When you can't have what you want, however, you have to make due with what you do have. I tend to make due with my bra. I kinda realized that when I wanted to go downstairs with an apple last night and my hands were already full. Didn't even think about it; just stuffed it into the left side of my bra. (It's not as if there's a whole lot of competition for the space, I've never been what anyone would call voluptuous.)
Made a heck of a lump. Looked like my left breast was undergoing binary fission. Who says asexual reproduction can't be entertaining?
I carry my cell phone there frequently, tucking it right under where the strap and the cup join. Gives me a cheap thrill when my phone rings because I keep it in buzz mode.
Now that it's summer though, I've got to stop doing it -- when I'm out in public anyway. Under a light weight shirt, it makes a noticeable oblong bump on my chest.

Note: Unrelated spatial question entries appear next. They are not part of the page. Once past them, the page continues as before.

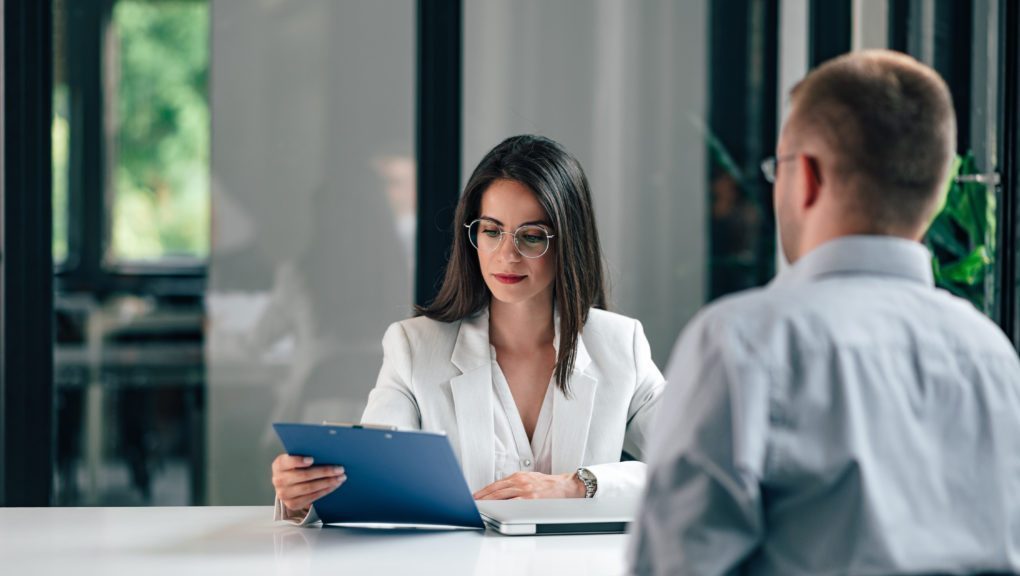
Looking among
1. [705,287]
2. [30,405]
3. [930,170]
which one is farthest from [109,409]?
[930,170]

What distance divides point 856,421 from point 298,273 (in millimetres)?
2845

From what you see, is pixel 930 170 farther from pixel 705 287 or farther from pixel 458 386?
pixel 705 287

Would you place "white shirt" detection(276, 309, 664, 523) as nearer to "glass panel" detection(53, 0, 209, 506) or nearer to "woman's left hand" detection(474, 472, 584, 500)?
"woman's left hand" detection(474, 472, 584, 500)

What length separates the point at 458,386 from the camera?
2.41 meters

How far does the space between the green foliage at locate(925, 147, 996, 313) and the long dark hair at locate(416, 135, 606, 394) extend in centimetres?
151

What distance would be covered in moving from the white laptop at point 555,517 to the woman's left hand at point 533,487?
140mm

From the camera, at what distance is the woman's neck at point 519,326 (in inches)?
100

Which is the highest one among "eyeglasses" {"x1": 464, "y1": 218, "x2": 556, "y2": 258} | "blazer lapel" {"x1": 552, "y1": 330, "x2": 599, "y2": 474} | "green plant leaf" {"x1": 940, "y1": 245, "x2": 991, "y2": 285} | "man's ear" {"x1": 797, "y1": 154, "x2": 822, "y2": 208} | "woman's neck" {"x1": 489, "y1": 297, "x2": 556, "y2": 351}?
"man's ear" {"x1": 797, "y1": 154, "x2": 822, "y2": 208}

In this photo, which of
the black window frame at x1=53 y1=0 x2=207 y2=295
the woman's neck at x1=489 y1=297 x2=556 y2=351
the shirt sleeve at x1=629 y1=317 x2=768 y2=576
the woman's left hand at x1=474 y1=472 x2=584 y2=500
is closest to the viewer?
the shirt sleeve at x1=629 y1=317 x2=768 y2=576

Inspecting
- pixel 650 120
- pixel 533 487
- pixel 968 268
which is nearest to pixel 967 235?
pixel 968 268

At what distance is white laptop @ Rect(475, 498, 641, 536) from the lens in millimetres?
1844

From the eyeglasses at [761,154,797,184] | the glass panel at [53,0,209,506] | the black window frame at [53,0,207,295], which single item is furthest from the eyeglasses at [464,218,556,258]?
the black window frame at [53,0,207,295]

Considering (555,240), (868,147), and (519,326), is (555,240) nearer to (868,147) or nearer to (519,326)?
(519,326)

It all started back in college, and I wasn't the one who initiated it...
Matilda was the loveliest pet rat ever. We lived in the dorm and she went every where with me. Her favorite place to ride was in that little gap in the front of the bra between the boobs. Did I ever get some weird looks when someone noticed I had an extra boob. And double takes when that extra boob moved. Sat a couple of guys down on their butts when she stuck her head out to see where we were going.
I miss Matilda; she was a good rat. Even though I wish for pockets, I'd never have made her ride in one. She deserved shotgun.